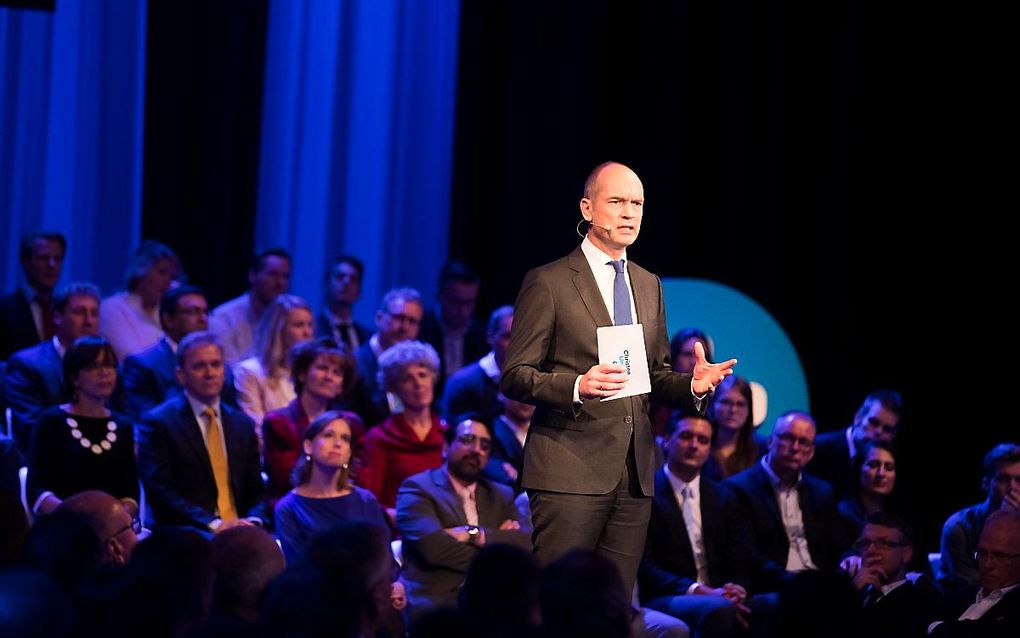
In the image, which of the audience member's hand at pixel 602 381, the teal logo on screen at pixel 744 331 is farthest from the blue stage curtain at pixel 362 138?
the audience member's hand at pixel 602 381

________________________________________

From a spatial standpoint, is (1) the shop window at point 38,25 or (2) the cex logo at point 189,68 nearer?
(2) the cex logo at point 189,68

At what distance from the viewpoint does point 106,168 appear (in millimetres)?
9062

________________________________________

What you are asked to do:
Count the lines in the listing that contain the string "member", matching case exactly, and reply with only the number.

Right answer:
2